2.1 PENGERTIAN POLISITEMIA


Polisitemia berasal dari bahasa Yunani: poly (banyak), cyt (sel), dan hemia (darah). Jadi, polisitemia
berarti peningkatan jumlah sel darah (eritrosit, leukosit, trombosit) di dalam darah.

Polisitemia adalah suatu keadaan dimana terjadi peningkatan jumlah sel darah merah akibat
pembentukan sel darah merah yang berlebihan oleh sumsum tulang.

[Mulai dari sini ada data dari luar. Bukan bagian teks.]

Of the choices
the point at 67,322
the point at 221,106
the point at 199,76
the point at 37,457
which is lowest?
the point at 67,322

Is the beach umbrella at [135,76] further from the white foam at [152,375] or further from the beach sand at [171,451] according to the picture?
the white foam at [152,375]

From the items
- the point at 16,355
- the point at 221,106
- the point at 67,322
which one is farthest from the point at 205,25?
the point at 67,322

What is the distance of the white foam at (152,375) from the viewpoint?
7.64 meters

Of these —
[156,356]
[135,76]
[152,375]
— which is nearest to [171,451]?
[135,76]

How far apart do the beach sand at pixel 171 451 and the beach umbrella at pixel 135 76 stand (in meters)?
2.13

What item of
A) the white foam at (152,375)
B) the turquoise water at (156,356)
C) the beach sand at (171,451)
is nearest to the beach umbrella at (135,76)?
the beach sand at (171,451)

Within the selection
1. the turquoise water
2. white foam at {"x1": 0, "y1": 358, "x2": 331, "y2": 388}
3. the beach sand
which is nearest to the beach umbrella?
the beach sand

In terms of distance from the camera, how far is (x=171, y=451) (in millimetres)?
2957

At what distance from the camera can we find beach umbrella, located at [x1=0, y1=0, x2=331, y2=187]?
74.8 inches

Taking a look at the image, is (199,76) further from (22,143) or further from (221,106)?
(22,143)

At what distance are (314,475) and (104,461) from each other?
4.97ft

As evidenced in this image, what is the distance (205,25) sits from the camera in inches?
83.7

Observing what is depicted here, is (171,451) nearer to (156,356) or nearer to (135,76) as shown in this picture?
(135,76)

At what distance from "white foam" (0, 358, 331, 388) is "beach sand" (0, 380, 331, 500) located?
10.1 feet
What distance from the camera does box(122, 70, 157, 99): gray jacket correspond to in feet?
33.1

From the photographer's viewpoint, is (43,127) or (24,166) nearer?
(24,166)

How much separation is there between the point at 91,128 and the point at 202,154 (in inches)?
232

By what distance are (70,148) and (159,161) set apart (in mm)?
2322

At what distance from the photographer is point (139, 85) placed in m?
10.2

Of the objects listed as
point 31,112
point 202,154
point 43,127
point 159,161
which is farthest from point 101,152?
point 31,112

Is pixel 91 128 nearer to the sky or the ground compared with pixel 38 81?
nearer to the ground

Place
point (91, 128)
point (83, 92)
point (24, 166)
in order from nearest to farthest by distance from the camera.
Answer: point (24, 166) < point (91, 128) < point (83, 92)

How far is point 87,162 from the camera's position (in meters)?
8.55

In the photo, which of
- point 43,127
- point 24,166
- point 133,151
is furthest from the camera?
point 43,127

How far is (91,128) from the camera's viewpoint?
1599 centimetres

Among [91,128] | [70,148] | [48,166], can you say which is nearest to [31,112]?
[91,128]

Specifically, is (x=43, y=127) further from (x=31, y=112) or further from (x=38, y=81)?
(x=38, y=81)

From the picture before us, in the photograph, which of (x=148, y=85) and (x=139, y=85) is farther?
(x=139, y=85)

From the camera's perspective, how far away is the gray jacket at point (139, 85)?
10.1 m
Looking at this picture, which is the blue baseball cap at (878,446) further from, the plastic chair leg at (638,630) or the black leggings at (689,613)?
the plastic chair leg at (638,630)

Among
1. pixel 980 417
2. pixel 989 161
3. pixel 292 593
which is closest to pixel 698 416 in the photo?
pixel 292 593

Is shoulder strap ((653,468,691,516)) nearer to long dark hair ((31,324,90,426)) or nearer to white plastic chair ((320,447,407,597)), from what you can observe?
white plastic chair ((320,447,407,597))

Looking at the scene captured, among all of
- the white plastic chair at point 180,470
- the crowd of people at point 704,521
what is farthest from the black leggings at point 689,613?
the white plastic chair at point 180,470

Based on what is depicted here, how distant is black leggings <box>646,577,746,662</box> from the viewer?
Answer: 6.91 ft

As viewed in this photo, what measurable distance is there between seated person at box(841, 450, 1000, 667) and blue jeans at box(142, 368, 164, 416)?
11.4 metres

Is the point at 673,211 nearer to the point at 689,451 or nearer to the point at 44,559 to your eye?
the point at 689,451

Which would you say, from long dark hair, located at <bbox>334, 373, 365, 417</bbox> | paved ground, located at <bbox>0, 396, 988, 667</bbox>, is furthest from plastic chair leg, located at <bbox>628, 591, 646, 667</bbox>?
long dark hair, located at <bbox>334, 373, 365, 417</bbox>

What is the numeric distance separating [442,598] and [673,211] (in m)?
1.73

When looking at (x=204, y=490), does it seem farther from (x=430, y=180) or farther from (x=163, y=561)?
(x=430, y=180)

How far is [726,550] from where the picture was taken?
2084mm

Polisitemia adalah suatu kondisi yang jarang terjadi di mana tubuh terlalu banyak memproduksi sel darah
merah. Orang dengan polisitemia memiliki peningkatan hematokrit, hemoglobin, atau jumlah sel darah
merah di atas batas normal melebihi 6 juta/ mm atau hemoglobinnya melebihi 18 g/dl.

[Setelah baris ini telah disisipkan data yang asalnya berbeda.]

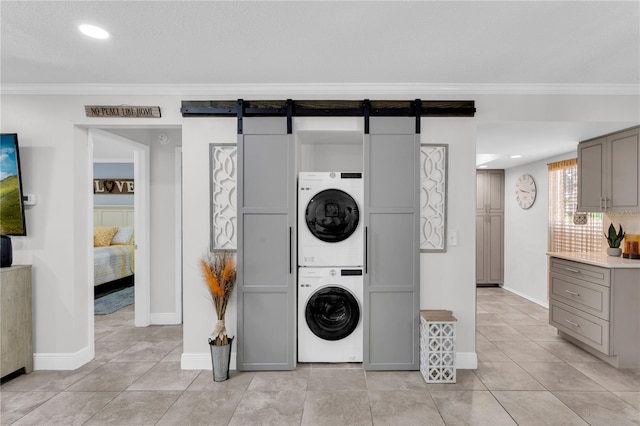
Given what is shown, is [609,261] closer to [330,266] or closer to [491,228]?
[330,266]

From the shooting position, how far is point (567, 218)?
4809 millimetres

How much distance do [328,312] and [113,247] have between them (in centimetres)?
490

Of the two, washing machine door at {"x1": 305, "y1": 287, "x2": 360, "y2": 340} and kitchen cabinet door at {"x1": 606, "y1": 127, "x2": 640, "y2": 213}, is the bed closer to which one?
washing machine door at {"x1": 305, "y1": 287, "x2": 360, "y2": 340}

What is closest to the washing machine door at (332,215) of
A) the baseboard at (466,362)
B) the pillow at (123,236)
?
the baseboard at (466,362)

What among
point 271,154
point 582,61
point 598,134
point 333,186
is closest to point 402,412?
point 333,186

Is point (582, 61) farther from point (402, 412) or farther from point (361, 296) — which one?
point (402, 412)

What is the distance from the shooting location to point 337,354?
3023 millimetres

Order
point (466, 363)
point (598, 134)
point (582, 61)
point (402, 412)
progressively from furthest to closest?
1. point (598, 134)
2. point (466, 363)
3. point (582, 61)
4. point (402, 412)

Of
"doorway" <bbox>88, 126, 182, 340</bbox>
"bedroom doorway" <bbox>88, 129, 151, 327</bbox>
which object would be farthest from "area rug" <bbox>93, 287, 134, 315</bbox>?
"doorway" <bbox>88, 126, 182, 340</bbox>

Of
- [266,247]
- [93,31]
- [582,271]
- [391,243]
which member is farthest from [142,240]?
[582,271]

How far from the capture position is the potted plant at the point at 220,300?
2742 millimetres

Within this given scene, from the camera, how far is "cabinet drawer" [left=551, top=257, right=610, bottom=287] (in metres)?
3.09

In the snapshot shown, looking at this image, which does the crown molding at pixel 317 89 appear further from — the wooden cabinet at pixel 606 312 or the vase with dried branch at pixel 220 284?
the wooden cabinet at pixel 606 312

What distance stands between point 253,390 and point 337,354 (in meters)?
0.79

Ada dua jenis utama polisitemia: polisitemia vera( primer) dan polisitemia sekunder. Polisitemia vera
(yang secara harfiah diterjemahkan sebagai "polisitemia benar") juga dikenal sebagai suatu jenis
polisitemia primer. Primer berarti bahwa polisitemia tidak disebabkan oleh gangguan lain. Polisitemia
Primer: Dalam polisitemia primer peningkatan sel darah merah adalah karena masalah yang melekat.
Polisitemia primer dikarenakan sel benih hematopoietik mengalami proliferasi berlebihan tanpa perlu
rangsangan dari eritropoietin atau hanya dengan kadar eritropoietin rendah. Dalam keadaan normal,
proses proliferasi terjadi karena rangsangan eritropoietin yang adekuat. Polisitemia vera adalah contoh
polisitemia primer. Jumlah sel darah merah atau eritrosit manusia umumnya berkisar antara 4 hingga 6
juta per mikroliter darah. Jumlah ini yang terbanyak dibandingkan dengan sel darah lainnya. Namun,
jumlah sel darah merah bisa melebihi batas normal. Kondisi ini dikenal dengan sebutan polisitemia vera.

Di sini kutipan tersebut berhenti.